Urban Agriculture & Urban Development

This work explores the contradictory role of urban agriculture programs as a way to address the economic and political marginalization of communities of color as well as a facilitator of gentrification-oriented development projects, a dual-function that creates tension between urban agriculture projects, community development strategies, and City Hall-led redevelopment projects.  Such work also explores the community-based conflicts that emerge between urban agriculturalists of different race and class identities and how these tensions are reflective of differing conceptions of community, development, and agriculture, and with them contrasting visions of the urban.

Food Systems and Democratization

This line of inquiry examines how food-based activism is working to democratize the food system through democratizing the State.

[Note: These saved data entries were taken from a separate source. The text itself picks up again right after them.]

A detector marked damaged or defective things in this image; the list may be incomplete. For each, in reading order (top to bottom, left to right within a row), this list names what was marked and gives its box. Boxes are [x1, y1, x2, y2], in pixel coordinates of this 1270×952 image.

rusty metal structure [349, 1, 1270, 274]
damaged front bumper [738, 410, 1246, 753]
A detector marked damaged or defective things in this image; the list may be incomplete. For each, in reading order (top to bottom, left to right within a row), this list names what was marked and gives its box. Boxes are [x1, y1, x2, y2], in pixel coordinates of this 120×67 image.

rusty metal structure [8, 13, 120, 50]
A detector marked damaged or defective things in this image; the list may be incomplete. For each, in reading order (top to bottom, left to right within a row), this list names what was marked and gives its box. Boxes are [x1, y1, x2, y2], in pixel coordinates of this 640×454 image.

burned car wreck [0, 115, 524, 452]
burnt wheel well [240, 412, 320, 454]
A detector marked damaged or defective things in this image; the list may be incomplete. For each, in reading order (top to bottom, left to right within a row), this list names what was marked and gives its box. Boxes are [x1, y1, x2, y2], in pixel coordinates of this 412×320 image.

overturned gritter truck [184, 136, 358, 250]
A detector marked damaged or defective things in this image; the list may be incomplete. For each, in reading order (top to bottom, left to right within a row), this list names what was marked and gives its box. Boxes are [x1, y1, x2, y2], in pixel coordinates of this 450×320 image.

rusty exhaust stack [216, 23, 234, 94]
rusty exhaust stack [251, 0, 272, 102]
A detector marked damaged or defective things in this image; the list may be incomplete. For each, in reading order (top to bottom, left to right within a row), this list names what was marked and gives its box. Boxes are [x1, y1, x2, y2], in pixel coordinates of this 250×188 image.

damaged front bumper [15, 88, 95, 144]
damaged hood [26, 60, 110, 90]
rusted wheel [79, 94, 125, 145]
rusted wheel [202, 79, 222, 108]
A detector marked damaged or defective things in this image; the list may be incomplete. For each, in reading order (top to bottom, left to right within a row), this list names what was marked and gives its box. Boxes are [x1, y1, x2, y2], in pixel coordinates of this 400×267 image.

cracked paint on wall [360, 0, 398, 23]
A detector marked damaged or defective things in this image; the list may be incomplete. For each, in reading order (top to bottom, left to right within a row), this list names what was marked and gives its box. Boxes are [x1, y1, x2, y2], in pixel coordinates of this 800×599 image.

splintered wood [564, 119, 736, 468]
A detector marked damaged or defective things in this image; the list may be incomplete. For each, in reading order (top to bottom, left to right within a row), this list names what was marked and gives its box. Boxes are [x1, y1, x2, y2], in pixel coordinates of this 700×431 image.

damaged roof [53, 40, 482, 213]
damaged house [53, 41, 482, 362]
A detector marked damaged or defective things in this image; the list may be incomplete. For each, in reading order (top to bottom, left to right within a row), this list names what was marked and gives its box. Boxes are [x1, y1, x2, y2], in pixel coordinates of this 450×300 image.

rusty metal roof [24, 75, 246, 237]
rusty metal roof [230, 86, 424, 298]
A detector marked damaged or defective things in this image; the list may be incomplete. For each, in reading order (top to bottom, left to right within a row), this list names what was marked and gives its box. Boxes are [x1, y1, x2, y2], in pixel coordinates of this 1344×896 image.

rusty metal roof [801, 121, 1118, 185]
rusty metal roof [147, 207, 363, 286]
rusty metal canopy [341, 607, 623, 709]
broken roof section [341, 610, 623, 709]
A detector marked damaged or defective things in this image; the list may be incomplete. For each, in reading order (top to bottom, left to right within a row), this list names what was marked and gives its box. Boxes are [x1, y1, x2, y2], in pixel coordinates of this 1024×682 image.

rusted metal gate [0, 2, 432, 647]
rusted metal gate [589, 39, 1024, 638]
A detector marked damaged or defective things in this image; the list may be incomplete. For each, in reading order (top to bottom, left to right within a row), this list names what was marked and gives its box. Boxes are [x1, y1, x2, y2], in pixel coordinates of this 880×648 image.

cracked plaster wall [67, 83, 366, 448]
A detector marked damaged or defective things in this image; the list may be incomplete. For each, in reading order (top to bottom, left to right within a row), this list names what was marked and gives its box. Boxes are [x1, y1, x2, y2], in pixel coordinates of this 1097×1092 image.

Of particular focus is how participatory budgeting, food policy councils, and community food assessments are transforming the relationship between food systems and the State away from Big Food and Big Ag towards regional and local food systems grounded in participatory and equity-oriented principles and practices.

Food Desert Politics

Though autoethnography of my experience as a millennial foodie gentrifier (MFG) in Brooklyn I critique the dominant explanations for the ascendancy of the food desert trope that root it in broader political and economic structures: dominance of social ecology approach in public health; ascendancy of spatial analysis using geographic information systems (GIS); rising concerns over the economic costs associated with diet-related disease; how neoliberalism shapes the framing of social problems; bipartisan support of government subsidized tax incentive programs, and; a property market driven community development paradigm.  These theories often lack any direct connection to how residents actually use the food desert concept, modify it, and/or reject it to suit their lived experiences. Through discussing my use of the food desert trope and the cultural and structural processes shaping my adoption of this language I articulate that the concept spoke to and is reflective of the cultural anxieties, status panic, and declass process shaping gentrifiers who previously had geographic access to quality grocery stores but lost it upon moving into a working class community of color.